Bearing in mind that in determining whether the evidence produced by plaintiff entitles him to have the case proceed to trial and decision on the merits we must be guided by the rules hereinbefore set forth concerning the propriety of granting a nonsuit, we are persuaded that the judgment of nonsuit in the instant case was not erroneous. This we say because we are convinced that there is in this record no evidence of sufficient substantiality to support a judgment for plaintiff if such judgment were given.

As was said by the trial judge in his summation when ruling on the motion for nonsuit, ‘Now the pleadings that are before me now do not mention a $12,880.00 note, the only one that the decedent had in her possession when she died, but does describe a $7,880.00 note and a $5,000.00 note, and produces through the defendant himself in open court the $7,880.00 note and a $2,000.00 note, and a statement that at the same time he gave her a $3,000.00 present, a gift. * * * I will have to dismiss the first cause of action. There is no proof whatever here to support a judgment for $5,000.00 with interest upon an alleged promissory note which is not here produced and the loss or destruction or whereabouts of which are not satisfactorily shown at all.

‘I will have to grant the motion on the second cause of action because the plaintiff failed to produce from the possession of the Estate the note in question. It was surrendered some time before the death of the decedent to the defendants, and the only evidence that I have here that would construe most favorably for the plaintiff is that the $7,880.00 note was handed back to the defendant, discharged, paid, by the delivery and acceptance of a new $12,880.00 note, which also included something else.’

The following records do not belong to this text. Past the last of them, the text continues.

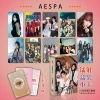 aespa
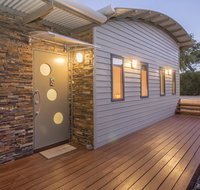 12/26 Yallingup Beach Road - Broome Tourism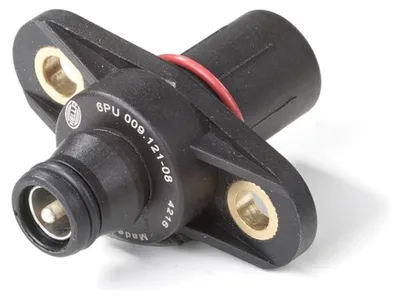 Image de Capteur, Nockenwellenposition HELLA 6PU 009 121-081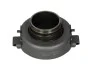 Підшипник вижимний CITROEN C5 I-II, C8, JUMPER, FIAT SCUDO, PEUGEOT 406 2.0-2.3 96- LUK 500 0760 10 (фото 1)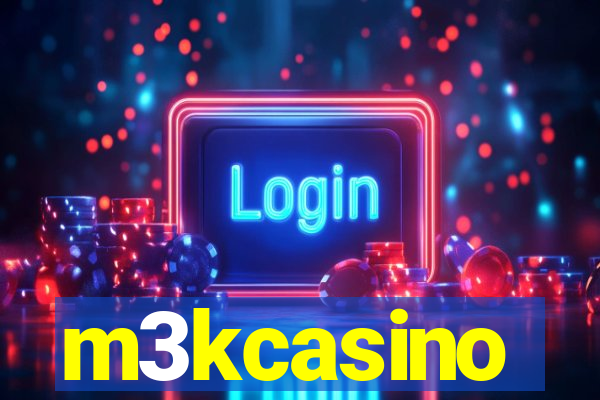 m3kcasino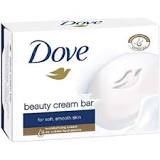 Dove - Fresh To Dommot
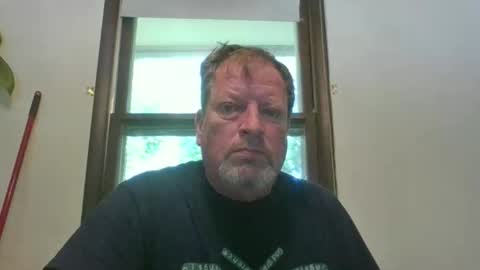 scottpbi52 online show from September 11, 2025, 2:39 pm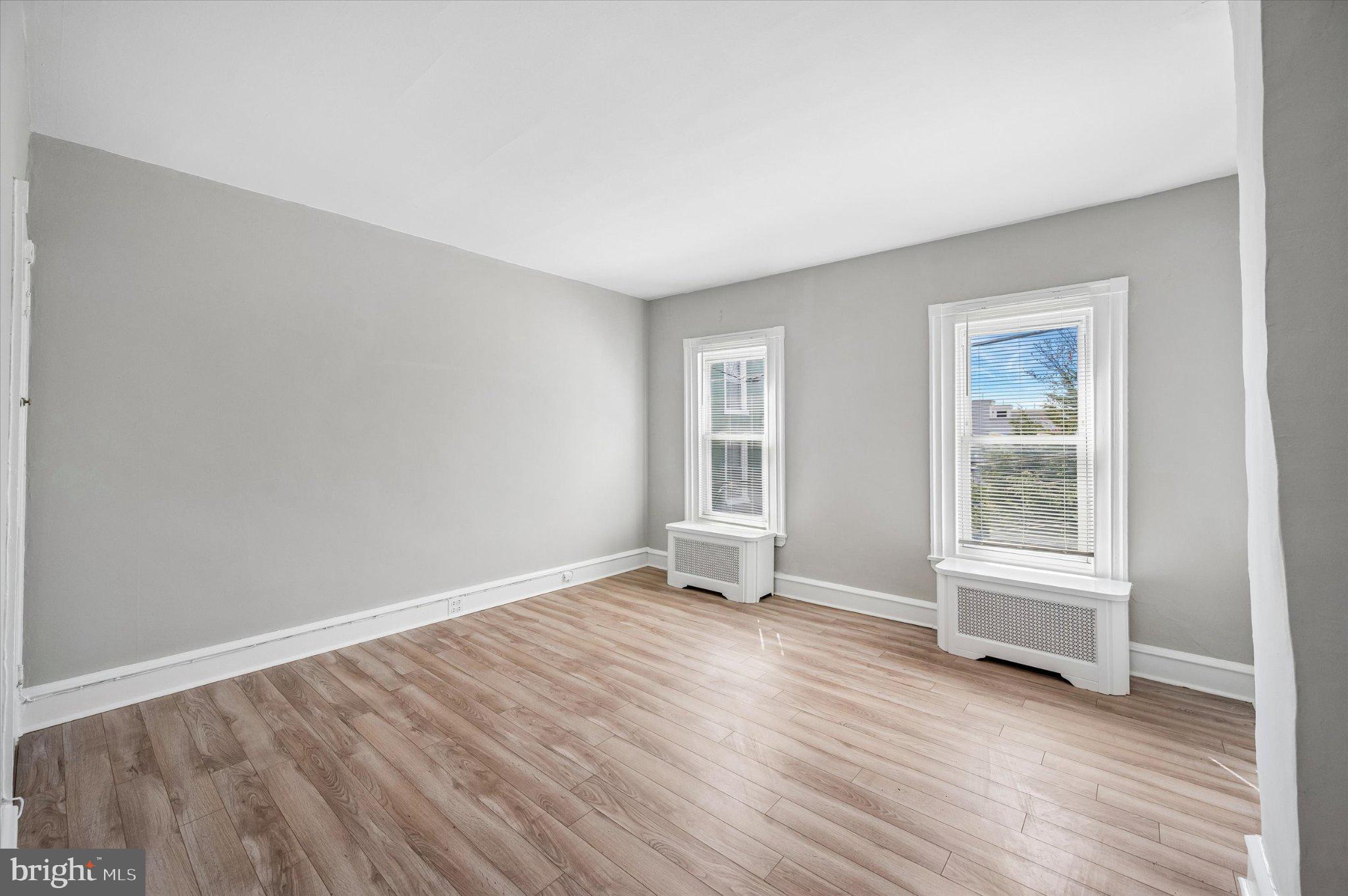 4483 Boone Street Philadelphia, PA 19128 - Photo 10 of 17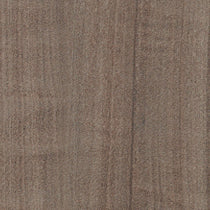 Arborite Silvered Crossfire Pear W456 Laminate Sheet – Pro Cabinet Supply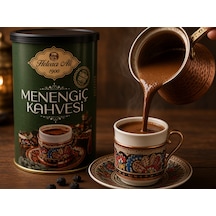 350 Gr Menengiç Kahvesi Türk Kahvesi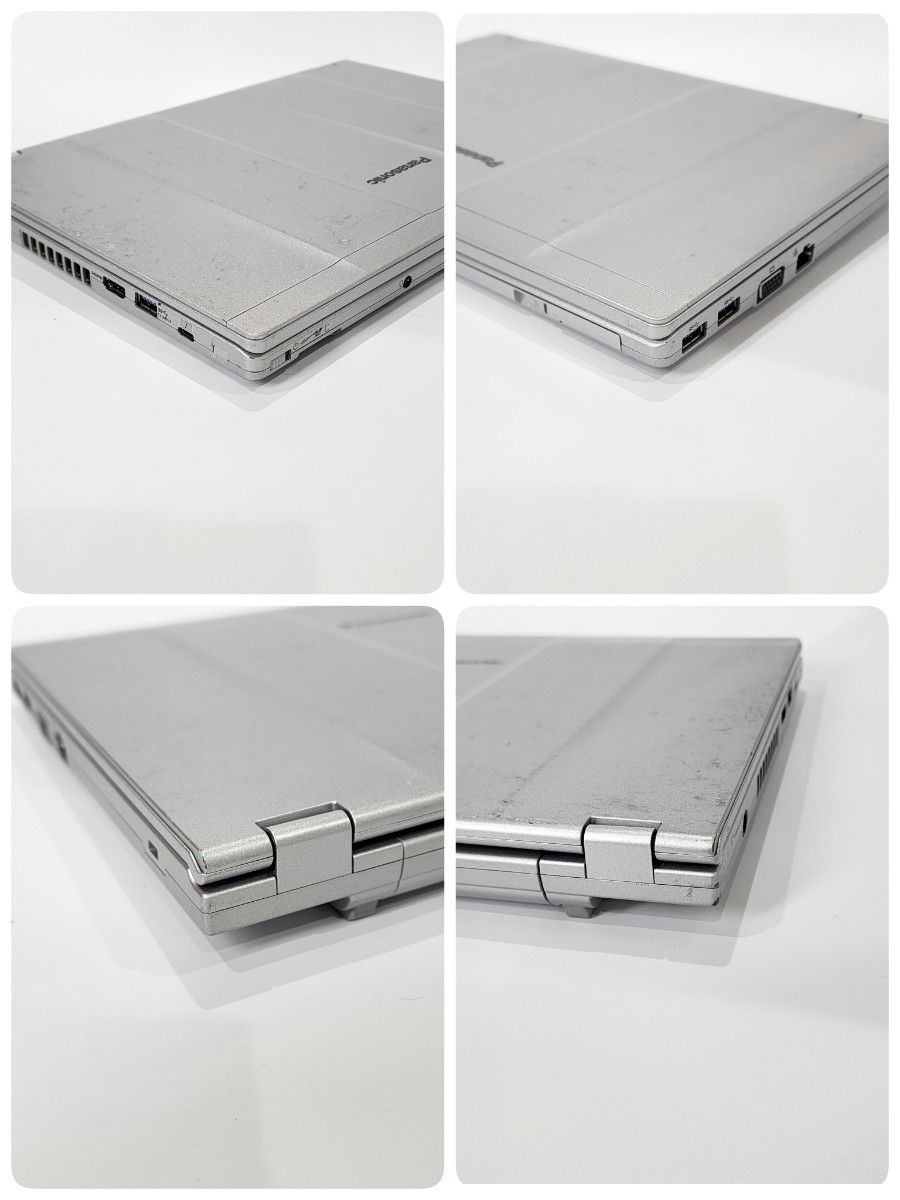 レッツノートCF-LV8/8G/新品512GB/DVD/Office|Yahoo!フリマ(旧 レッツノートCF-LV8/8G/新品512GB/DVD/Office|Yahoo!フリマ(旧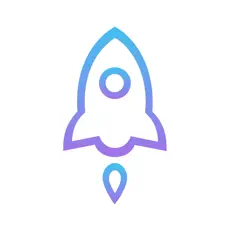 梯子加速器app试用教程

As to the third cause of action, the only evidence with reference to the instrument giving decedent an interest in the toy business was that of respondent Reverend Cecil Jackson, and from his testimony the only reasonable inference to be drawn was that he, his wife and the decedent were joint venturers in the project and that the decedent actually participated in the business. No evidence was offered to show that any interest in the business was offered to the public or that the instrument in question was a security. Where a person invests money and contracts in connection therewith to render personal services and to receive a profit from his own services or other active participation in the business venture, such a contract and investment, under the authority of People v. Syde, 37 Cal.2d 765, 768, 235 P.2d 601, and People v. Gould, 37 Cal.2d 885, 235 P.2d 604, cannot be considered a security.

The evidence that there existed a ‘confidential relationship’ showed only that the decedent and the defendants were friends and were jointly interested in missionary work. Aside from the innuendoes contained in appellant's brief, there is no evidence that respondents were not bona fide missionaries or that the interest of decedent, Miss Ussher, in their work was not that of a ‘co-Christian worker’, as she was described in the testimony.

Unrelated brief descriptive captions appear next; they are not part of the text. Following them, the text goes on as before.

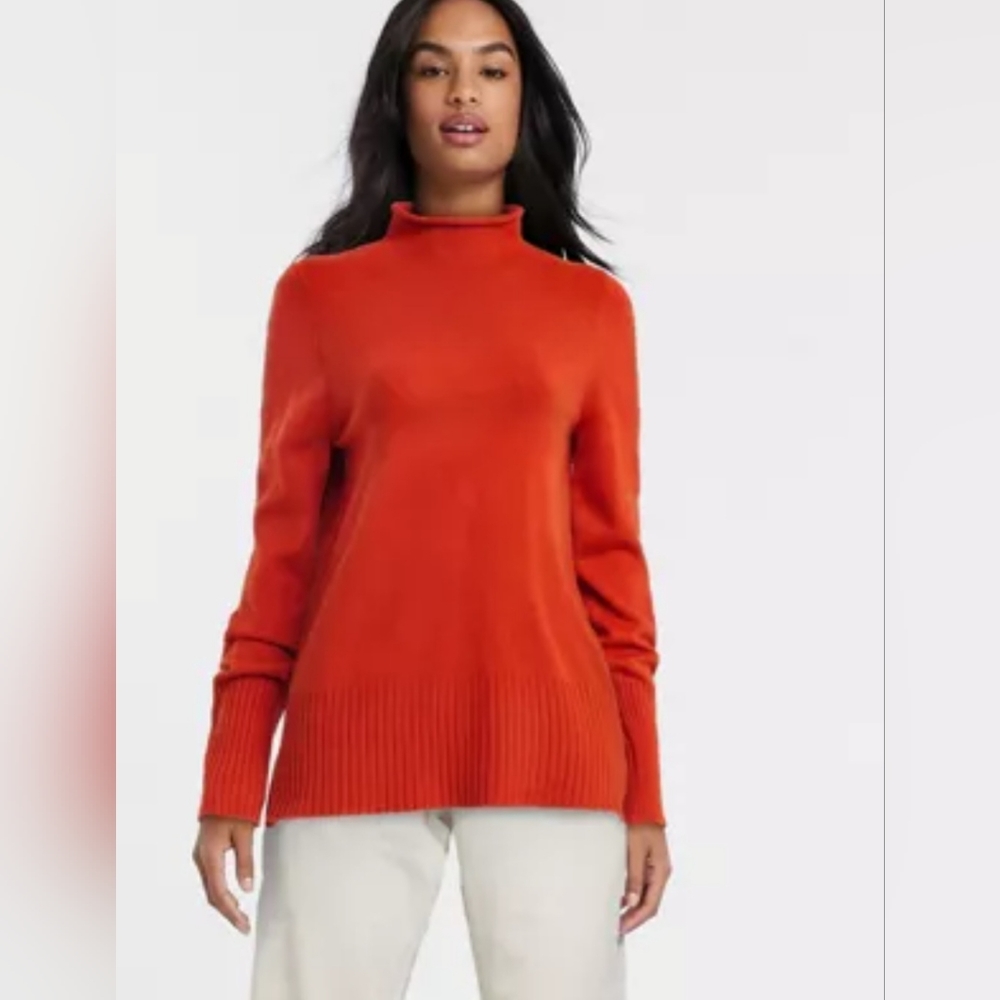 NWT French Connection sweater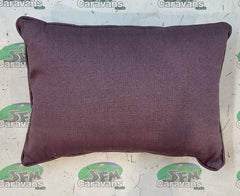 Bailey Scatter Cushion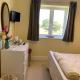 Folly Fields Farm B&B, Sherborne (fotografie 6)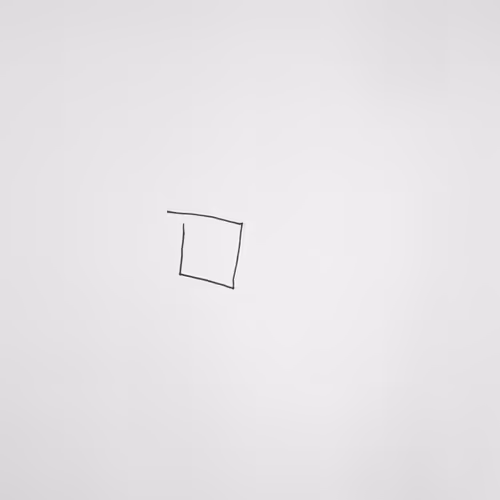 Item #43715514337881661182982027527077465138013857331356810066343269288584845197313 Media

The rules applicable to motions for nonsuit do not require courts to put themselves in incongruous positions in order to hold a case in court. The courts will not give a strained or unnatural construction to language or conduct, or distort the orderly laws of sequence or the logic of a given situation to force an unnatural result. Looking at the case as presented, and giving effect to the evidence which in reason it should receive, we are in accord with the conclusion reached by the trial court. The evidence, as a matter of law, is insufficient to support a judgment for appellants.

The judgment appealed from is affirmed.

WHITE, Presiding Justice.

DORAN, J., concurs. Hearing denied; CARTER, J., dissenting.